The theory of the defense was that this was a drug deal that went sour — an exchange of drugs for sex. Appellant contended that, when PFC P discovered she was not getting cocaine from appellant after they had sex, she alleged rape. Appellant maintained that PFC P’s testimony was not worthy of belief.2

Before this Court, appellant alleges that, with respect to the rape charge, the military judge erred to his prejudice by instructing the court on the lesser included offense of indecent assault. Over defense objection,3 the military judge determined that indecent assault was raised by the evidence.4 Although he noted that consent was a central issue in the case, he decided to give the instruction stating, “I believe the jury could find, if they don’t find sufficient force to overcome the consent, indecent assault.” It is apparent that the court members were concerned over the force required as it related to consent because they asked three times for instructions concerning this issue and the distinction between rape and the offense of indecent assault. After hearing all the evidence the court members found appellant, “Guilty, except for the word ‘rape,’ substituting therefor the words, ‘commit an assault upon Private First Class [P], a person not his wife, by placing his tongue in her vagina and having sexual intercourse with her, with intent to gratify his sexual desires.’ ” 5 The court found appellant not guilty of sodomy.

I.

Appellant asserts that the military judge erred to his substantial prejudice by instructing the court members that they could consider indecent assault as a lesser included offense of rape. He contends that the only issue raised was consent, and that if PFC P consented to the intercourse, as the court must have believed, she also con[1078]*1078sented to the acts involved in the indecent assault.

It is well settled that a military judge must instruct the court members, sua sponte, on all lesser included offenses reasonably raised by the evidence; this duty arises whenever some evidence is presented to which the fact finders might attach credit if they so desire. United States v. Jackson, 12 M.J. 163 (C.M.A.1981); United States v. Clark, 48 C.M.R. 83 (C.M.A.1973); United States v. Evans, 38 C.M.R. 36 (C.M.A.1967). The military judge has this duty even if counsel oppose instructions on the lesser included offenses. See United States v. Emmons, 31 M.J. 108 (C.M.A.1990).

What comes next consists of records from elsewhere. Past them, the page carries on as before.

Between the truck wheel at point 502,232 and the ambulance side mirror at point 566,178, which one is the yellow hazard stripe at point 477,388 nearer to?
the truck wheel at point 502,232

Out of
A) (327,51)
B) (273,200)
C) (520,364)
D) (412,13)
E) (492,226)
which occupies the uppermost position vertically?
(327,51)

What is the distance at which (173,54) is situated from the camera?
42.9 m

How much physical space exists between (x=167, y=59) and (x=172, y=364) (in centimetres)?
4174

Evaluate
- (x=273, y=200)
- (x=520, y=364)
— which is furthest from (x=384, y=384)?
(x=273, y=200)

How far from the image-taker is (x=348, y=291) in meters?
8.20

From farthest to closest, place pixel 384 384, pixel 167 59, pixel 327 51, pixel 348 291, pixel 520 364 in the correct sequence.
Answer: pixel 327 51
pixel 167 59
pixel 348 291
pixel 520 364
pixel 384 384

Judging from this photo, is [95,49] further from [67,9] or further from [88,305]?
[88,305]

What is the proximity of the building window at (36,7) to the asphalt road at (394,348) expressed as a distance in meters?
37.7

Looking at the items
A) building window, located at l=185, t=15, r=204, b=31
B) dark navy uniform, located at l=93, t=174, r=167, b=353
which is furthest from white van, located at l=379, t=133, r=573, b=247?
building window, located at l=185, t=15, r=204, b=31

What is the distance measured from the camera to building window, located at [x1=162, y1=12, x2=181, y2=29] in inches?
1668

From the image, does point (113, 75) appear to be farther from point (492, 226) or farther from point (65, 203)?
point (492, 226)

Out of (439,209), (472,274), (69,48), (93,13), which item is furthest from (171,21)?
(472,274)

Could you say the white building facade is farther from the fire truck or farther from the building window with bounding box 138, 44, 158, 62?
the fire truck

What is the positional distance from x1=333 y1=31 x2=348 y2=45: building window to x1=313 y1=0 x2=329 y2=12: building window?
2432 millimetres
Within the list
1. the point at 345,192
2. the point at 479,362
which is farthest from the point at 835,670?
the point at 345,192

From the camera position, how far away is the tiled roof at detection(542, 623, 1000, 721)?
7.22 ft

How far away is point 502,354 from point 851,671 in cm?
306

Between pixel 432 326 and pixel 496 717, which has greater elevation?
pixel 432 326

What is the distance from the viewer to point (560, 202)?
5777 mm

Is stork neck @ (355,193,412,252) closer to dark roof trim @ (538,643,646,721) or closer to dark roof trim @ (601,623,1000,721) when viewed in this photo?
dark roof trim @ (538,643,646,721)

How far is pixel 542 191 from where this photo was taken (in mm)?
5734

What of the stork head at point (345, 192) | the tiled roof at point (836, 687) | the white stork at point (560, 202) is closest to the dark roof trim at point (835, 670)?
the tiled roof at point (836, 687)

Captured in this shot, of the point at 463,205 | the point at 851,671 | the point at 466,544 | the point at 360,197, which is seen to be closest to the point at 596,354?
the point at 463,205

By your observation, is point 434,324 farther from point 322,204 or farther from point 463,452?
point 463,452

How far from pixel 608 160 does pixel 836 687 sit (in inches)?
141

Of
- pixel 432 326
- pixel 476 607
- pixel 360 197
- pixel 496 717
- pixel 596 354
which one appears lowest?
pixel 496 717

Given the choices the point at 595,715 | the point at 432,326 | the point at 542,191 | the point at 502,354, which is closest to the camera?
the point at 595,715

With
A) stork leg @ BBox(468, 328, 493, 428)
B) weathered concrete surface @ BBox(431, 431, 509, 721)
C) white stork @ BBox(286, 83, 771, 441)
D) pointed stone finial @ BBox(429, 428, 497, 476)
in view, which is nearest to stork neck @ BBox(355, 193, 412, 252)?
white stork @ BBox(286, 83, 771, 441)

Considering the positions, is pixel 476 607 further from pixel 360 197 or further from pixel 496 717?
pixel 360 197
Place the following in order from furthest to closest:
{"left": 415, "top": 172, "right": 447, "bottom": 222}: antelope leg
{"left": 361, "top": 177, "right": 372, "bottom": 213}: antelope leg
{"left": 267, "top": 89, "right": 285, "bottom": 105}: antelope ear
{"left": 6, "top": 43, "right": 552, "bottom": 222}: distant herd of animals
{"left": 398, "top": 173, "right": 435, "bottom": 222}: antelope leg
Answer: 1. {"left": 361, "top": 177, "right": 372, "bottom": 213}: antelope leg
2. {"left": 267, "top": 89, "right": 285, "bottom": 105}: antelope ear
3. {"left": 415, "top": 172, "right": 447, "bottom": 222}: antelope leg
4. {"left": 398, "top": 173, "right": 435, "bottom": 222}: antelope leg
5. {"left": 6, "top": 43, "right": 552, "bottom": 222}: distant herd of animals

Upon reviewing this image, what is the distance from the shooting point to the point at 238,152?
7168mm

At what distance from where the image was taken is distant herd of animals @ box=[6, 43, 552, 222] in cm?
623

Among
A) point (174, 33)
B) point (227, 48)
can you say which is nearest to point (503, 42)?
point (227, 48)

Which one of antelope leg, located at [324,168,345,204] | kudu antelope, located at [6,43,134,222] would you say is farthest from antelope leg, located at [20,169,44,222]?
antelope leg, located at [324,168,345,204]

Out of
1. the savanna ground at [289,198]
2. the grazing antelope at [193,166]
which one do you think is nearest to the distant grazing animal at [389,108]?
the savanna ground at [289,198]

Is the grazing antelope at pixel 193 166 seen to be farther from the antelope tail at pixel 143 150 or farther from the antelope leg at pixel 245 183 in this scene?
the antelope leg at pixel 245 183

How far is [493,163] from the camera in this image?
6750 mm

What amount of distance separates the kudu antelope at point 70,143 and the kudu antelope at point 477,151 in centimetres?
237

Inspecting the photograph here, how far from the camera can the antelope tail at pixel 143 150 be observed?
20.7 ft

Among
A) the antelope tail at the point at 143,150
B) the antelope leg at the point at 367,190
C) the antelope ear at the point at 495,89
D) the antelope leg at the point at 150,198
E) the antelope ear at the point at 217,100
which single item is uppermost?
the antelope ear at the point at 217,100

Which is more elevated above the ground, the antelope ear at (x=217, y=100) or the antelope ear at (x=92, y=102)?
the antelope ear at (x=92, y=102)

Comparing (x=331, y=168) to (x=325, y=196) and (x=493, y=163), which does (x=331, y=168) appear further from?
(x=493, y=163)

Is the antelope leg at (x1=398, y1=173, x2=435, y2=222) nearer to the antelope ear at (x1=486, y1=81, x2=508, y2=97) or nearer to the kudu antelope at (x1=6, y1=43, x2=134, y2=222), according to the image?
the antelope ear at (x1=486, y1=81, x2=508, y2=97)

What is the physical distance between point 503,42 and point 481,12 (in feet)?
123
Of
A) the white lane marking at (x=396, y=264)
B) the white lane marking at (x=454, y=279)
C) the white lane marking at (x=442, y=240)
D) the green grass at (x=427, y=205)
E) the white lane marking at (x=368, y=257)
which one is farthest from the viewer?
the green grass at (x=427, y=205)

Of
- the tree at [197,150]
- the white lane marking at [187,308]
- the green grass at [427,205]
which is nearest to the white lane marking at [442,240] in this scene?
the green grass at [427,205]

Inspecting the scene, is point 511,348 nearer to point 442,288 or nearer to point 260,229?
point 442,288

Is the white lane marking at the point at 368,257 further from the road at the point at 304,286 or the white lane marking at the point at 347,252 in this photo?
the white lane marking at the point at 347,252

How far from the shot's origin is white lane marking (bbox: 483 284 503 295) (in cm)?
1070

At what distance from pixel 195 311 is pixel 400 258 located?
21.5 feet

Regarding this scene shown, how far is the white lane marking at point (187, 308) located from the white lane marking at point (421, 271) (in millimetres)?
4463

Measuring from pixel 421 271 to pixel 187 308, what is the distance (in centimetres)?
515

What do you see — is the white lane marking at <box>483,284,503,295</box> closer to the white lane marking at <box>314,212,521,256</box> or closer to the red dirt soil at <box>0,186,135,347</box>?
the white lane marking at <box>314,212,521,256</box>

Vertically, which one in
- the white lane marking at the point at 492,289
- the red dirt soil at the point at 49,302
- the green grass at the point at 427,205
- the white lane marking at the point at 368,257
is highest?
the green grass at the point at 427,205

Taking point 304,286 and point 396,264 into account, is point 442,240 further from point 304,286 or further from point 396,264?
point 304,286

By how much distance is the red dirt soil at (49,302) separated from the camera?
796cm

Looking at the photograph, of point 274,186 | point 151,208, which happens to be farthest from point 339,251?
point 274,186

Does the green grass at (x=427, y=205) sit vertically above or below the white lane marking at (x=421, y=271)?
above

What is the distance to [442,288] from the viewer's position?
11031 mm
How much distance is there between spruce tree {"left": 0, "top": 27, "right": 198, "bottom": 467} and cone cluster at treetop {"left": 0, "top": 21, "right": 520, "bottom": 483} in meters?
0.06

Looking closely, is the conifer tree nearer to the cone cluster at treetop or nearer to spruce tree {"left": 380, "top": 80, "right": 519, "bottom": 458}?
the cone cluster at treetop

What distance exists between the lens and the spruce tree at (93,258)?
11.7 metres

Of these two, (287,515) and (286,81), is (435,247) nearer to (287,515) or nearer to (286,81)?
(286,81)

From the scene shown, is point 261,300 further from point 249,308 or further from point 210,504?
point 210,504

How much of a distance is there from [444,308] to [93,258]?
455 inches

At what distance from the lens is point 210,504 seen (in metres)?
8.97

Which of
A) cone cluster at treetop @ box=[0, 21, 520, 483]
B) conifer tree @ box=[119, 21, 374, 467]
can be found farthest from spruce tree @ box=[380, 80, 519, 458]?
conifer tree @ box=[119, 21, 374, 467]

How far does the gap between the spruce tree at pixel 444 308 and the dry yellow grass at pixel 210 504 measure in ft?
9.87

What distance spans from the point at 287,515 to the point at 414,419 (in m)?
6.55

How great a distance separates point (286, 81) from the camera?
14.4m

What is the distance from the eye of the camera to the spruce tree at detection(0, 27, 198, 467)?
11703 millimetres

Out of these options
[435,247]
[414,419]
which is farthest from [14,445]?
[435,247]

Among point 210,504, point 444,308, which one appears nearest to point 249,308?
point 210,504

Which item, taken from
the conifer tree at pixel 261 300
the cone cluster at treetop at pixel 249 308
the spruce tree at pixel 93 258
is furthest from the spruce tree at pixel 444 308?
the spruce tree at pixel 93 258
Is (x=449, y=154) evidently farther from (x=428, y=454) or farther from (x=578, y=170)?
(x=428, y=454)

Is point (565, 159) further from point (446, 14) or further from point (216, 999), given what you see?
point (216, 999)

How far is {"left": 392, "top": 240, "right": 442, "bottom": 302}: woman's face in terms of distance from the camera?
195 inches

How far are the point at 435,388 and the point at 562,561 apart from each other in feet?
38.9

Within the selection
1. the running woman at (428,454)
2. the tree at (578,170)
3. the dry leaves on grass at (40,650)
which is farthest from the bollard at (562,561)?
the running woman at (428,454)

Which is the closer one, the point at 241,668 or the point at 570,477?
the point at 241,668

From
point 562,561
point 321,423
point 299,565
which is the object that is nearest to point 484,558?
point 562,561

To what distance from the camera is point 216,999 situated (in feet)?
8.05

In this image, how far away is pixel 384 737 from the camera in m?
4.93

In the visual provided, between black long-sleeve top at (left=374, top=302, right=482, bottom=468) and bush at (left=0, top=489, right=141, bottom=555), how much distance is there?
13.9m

In the case before us, the military judge instructed the court that consent obtained by fraud is valid consent, and he properly left this issue for the court to determine. We believe this case is akin to those cases where purported consent was obtained by threat of disciplinary action, rather than by fraud.6 In United States v. Hicks, 24 M.J. 3 (C.M.A.), cert. denied, 484 U.S. 827, 108 5. Ct. 95, 98 L.Ed.2d 55 (1987), the threat was by a sergeant to report a purported violation of a regulation by the victim’s boyfriend. He offered not to report the violation in exchange for sex.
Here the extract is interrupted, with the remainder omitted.